**DIRECTIVES**
a - In the King Biscuit recipe, what temperature should the oven be preheated to?
b - Reproduce the King Biscuit recipe word for word, from "The King Biscuit is" to "(yes, bread flour)".
c - Write the next part of the King Biscuit recipe, picking up after its last sentence.

**** SOURCE DOCUMENT ****

The King Biscuit
What You’ll Find As You Scroll
what we’re making
the basic idea
the ingredients
the tools
the instructions
notes and preferences
commentary
What We’re Making
The King Biscuit.
The King Biscuit is called the King Biscuit because it really is the king of biscuits. Every time I read a cookbook that has a biscuit recipe, I try and always wish I had made this one instead. It continues to win win win no matter what.
If you make this, you’ll get about six big biscuits.
The Basic Idea
Mix big pieces of butter into a bowl of flour until the big butter pieces are smaller.
Add wet ingredients to make a dough that every food personality has made you afraid of.
Gently knead, roll, cut out, and bake.
The Ingredients
1 1/2 sticks (12 tbsp.) unsalted butter
2 cups bread flour (yes, bread flour)
1 tbsp. baking powder (use aluminum-free or it’ll taste like metal for real)
1/4 tsp. baking soda
1 1/2 tsp of salt
2 tbsp. sour cream
3/4 c. whole milk buttermilk
The Tools
a sheet pan lined with parchment paper
a big bowl
a spatula
a pastry blender, a box grater, or patience
a 3.5-inch round cookie cutter
a rolling pin
The Instructions
Get the oven hot. Preheat the oven to 450 degrees F.
Make the butter small. Use the box grater to grate the butter or cut the sticks into small cubes (quarter each stick long-ways and then cut those sticks into about eight cubes each). Put the butter directly in the freezer while you get everything else ready.

**** SUPPLIED DATA ****

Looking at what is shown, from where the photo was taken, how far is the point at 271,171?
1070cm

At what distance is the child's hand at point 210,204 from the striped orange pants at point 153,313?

****

**TASK ANSWERS**
a - 450 degrees F.

b -
The King Biscuit is called the King Biscuit because it really is the king of biscuits. Every time I read a cookbook that has a biscuit recipe, I try and always wish I had made this one instead. It continues to win win win no matter what.
If you make this, you’ll get about six big biscuits.
The Basic Idea
Mix big pieces of butter into a bowl of flour until the big butter pieces are smaller.
Add wet ingredients to make a dough that every food personality has made you afraid of.
Gently knead, roll, cut out, and bake.
The Ingredients
1 1/2 sticks (12 tbsp.) unsalted butter
2 cups bread flour (yes, bread flour)

c -
Mix the dry stuff. In a large bowl, sift or whisk together the dry ingredients (flour, baking powder, baking soda, and salt).
Mix the wet stuff. In a bowl or glass measuring cup, whisk together the buttermilk and sour cream until smooth. Put it in the fridge.
Make the butter and flour become friends. The goal here is to get the cold butter distributed into the flour mixture without gigantic pieces left behind or without taking so long that the butter gets soft. This is best done by either grating the butter beforehand so you don’t have to do anything but mix it gently together with your hands to coat all of those little butter pieces with flour. Or you use a pastry blender and cut those tiny cubes into the flour until it looks like clumpy sand. You can also work the butter into smaller pieces with your fingers, but the chances of the butter getting soft and warm are significantly higher with that approach. It’ll still work, but you need to work quickly and thoroughly. I vote you use the grater.
Add the wet stuff to make the dough. Move the flour-butter sand to the edges of the bowl, leaving a nice opening in the middle. Slowly pour in the buttermilk mixture, and using a spatula, gently move the flour around as you add the liquid. It’s really thick. Don’t let that freak you out.
Gently mix. Once you pour in all the liquid, use the spatula to gently mix the dough until there’s no liquid in the bottom of the bowl. If flour is in the bottom and kind of dry, that’s fine.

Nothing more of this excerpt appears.